** Opening Listed entries block **

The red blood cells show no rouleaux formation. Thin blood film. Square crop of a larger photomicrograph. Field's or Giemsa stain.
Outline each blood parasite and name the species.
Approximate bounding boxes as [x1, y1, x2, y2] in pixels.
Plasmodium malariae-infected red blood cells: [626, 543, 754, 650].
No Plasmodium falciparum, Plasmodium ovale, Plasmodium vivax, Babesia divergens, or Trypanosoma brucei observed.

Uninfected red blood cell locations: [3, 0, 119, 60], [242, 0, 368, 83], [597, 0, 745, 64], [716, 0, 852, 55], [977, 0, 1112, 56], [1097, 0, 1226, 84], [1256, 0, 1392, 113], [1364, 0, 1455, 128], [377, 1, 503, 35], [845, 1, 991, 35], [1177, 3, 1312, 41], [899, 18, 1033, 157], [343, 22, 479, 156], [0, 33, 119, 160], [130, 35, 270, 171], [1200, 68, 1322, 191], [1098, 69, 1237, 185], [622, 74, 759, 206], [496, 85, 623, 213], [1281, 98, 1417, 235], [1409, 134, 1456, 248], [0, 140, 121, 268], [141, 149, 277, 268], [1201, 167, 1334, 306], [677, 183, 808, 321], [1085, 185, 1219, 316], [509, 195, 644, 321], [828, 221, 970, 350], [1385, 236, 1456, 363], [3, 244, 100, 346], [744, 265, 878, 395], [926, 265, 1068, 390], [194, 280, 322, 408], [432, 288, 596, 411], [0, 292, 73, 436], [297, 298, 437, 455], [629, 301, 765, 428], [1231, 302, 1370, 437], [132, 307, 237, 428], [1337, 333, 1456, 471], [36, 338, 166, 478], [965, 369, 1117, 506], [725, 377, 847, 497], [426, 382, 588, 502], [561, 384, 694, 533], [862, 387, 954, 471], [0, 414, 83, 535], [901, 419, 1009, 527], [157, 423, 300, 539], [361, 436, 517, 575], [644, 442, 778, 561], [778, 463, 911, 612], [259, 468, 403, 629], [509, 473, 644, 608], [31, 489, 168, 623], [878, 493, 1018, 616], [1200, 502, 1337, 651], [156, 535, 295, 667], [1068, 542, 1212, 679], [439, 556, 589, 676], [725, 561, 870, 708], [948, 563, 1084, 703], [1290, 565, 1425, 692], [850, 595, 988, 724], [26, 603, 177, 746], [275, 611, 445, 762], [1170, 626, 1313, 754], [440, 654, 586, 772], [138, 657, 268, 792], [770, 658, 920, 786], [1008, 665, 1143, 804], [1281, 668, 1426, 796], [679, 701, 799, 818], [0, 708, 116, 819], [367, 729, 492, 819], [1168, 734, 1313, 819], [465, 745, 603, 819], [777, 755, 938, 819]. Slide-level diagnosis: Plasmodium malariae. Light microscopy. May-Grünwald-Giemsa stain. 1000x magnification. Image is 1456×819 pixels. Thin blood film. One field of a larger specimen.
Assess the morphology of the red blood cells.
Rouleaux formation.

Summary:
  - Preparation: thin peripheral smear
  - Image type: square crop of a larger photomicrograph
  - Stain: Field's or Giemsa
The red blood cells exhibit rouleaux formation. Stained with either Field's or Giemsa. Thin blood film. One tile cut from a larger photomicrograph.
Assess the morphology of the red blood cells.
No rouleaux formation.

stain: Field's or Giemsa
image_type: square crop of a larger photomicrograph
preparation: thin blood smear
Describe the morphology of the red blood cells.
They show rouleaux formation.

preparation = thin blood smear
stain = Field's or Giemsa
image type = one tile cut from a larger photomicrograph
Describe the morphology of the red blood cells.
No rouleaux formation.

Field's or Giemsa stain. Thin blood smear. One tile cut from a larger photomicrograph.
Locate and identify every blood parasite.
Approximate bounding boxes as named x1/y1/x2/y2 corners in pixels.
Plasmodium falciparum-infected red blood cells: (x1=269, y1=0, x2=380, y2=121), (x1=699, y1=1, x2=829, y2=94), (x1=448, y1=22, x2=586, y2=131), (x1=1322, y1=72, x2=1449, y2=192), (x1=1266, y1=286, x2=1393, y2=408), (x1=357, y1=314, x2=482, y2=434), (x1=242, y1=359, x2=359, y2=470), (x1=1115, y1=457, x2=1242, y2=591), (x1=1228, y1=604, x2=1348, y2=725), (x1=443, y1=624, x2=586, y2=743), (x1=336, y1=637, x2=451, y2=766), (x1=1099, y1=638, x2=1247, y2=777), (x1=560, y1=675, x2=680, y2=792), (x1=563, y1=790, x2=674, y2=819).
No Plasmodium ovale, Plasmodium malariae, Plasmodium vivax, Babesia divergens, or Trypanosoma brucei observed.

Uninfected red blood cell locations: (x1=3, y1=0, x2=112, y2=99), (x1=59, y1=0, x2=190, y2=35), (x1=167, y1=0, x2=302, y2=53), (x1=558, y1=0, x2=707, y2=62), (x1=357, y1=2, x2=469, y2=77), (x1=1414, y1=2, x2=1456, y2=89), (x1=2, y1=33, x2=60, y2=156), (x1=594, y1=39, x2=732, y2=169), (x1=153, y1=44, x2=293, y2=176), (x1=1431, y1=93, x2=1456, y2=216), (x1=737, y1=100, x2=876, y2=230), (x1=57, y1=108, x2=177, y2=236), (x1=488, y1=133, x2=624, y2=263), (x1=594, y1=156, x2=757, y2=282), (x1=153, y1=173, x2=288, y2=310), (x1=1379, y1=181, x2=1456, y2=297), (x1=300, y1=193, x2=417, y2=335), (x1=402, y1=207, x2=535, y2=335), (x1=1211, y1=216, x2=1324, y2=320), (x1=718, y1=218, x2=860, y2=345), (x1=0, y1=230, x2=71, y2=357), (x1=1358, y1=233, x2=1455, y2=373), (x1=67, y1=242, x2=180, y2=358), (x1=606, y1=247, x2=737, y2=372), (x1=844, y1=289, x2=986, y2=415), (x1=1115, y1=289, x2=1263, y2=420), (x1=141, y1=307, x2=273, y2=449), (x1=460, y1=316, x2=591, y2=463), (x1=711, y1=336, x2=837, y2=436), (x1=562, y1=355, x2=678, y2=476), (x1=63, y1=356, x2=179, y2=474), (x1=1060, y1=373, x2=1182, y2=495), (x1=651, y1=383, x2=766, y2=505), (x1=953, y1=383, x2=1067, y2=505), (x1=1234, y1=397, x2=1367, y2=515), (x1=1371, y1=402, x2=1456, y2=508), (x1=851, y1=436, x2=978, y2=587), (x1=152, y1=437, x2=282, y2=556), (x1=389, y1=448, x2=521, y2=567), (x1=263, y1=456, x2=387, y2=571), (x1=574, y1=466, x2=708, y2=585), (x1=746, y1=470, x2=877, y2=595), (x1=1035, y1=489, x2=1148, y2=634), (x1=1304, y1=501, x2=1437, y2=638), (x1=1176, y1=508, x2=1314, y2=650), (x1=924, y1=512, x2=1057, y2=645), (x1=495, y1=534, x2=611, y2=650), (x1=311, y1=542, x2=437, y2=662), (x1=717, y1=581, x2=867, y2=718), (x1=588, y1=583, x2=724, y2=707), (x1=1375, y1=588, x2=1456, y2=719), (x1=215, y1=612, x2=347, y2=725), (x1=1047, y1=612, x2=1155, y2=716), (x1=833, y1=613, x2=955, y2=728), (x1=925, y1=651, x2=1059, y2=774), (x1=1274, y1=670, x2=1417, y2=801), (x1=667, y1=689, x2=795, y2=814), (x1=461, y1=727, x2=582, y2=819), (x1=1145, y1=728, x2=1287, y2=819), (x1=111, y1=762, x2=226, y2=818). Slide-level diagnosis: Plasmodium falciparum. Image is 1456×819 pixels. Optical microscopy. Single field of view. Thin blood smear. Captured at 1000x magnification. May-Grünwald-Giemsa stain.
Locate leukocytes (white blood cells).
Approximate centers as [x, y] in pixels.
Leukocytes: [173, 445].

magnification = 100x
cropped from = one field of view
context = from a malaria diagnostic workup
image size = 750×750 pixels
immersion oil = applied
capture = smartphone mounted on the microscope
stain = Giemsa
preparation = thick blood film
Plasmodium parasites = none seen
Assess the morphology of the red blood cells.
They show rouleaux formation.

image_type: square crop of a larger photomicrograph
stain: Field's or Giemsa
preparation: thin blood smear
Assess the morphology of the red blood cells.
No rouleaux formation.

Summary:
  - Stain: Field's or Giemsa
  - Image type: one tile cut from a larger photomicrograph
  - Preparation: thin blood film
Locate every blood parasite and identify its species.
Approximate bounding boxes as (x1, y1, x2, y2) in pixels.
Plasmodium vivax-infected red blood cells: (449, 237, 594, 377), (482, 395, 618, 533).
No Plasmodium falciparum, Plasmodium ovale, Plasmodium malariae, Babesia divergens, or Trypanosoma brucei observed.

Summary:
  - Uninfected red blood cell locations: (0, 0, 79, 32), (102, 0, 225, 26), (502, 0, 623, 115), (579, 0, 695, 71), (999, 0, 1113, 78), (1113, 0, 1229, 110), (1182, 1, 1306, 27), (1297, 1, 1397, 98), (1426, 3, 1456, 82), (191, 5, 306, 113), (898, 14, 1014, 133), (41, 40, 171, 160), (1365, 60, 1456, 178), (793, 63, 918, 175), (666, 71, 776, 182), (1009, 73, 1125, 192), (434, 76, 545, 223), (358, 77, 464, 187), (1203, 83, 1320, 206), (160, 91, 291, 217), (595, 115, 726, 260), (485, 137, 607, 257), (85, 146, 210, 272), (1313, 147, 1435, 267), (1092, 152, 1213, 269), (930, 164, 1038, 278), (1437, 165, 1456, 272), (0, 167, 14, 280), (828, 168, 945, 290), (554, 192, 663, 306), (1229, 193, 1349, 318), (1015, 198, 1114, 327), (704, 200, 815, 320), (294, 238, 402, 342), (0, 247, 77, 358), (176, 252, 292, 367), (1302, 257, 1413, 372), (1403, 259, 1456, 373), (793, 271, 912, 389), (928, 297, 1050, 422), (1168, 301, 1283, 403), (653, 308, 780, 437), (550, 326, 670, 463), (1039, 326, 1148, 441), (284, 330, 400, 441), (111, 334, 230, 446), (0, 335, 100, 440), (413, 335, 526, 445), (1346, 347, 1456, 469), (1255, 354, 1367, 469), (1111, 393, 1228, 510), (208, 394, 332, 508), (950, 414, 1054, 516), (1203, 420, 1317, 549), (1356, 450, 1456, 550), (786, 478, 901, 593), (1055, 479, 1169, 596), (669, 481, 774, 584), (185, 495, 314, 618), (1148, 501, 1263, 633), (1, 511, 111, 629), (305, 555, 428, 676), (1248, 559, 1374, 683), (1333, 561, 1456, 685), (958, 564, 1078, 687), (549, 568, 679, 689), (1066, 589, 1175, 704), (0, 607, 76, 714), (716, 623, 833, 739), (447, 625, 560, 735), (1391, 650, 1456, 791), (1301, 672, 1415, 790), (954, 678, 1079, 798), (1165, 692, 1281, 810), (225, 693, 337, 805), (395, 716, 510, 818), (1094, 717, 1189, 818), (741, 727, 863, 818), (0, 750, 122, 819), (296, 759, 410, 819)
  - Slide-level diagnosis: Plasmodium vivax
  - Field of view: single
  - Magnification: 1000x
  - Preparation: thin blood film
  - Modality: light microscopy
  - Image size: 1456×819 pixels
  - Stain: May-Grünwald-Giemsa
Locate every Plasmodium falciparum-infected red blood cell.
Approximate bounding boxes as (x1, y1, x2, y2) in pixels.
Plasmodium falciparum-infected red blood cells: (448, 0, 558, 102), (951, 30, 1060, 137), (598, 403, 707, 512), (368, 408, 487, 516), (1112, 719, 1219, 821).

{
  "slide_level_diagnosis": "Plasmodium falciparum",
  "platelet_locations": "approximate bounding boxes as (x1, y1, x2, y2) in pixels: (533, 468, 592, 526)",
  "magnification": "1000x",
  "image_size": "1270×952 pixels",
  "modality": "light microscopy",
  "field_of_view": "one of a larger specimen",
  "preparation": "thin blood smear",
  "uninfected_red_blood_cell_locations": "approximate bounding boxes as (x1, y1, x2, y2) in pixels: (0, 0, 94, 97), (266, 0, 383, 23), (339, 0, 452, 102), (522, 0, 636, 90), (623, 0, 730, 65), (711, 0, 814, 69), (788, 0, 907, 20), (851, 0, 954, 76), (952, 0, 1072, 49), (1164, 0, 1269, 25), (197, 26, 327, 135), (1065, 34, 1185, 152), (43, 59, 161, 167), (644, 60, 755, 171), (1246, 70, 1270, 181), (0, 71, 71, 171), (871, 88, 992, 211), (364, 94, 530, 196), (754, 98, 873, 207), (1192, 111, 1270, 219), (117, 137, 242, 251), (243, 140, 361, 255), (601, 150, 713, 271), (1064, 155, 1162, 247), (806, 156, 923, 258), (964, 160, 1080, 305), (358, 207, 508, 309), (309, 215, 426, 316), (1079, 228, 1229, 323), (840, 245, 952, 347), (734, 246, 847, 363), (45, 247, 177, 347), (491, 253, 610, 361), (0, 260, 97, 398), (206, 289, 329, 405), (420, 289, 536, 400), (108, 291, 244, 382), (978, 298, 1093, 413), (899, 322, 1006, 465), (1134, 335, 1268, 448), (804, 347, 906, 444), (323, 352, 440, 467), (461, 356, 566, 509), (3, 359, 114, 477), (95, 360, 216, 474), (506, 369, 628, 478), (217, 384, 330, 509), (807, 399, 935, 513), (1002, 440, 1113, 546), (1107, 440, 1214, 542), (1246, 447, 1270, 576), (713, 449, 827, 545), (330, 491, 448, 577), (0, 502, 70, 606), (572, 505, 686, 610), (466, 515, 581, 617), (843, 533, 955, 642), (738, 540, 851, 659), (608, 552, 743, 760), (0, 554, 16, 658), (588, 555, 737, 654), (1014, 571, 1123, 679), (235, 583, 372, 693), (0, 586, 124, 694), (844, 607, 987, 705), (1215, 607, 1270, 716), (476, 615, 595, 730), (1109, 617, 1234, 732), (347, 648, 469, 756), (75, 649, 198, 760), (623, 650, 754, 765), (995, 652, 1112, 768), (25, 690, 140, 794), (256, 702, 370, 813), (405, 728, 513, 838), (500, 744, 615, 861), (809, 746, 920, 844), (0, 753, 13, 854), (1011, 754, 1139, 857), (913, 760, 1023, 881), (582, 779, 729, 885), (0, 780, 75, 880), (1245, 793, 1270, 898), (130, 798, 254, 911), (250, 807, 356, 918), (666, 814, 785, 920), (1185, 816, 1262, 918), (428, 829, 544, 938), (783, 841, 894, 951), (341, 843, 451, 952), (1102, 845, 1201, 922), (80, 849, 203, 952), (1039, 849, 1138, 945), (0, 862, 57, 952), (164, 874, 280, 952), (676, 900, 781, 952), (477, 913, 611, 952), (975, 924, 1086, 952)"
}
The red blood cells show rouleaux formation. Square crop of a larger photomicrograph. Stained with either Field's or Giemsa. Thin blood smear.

** Closing Listed entries block **

## Work instruction
Among the lines above, show every one that contains the string "tile".

## Answer section
The red blood cells exhibit rouleaux formation. Stained with either Field's or Giemsa. Thin blood film. One tile cut from a larger photomicrograph.
image type = one tile cut from a larger photomicrograph
Field's or Giemsa stain. Thin blood smear. One tile cut from a larger photomicrograph.
  - Image type: one tile cut from a larger photomicrograph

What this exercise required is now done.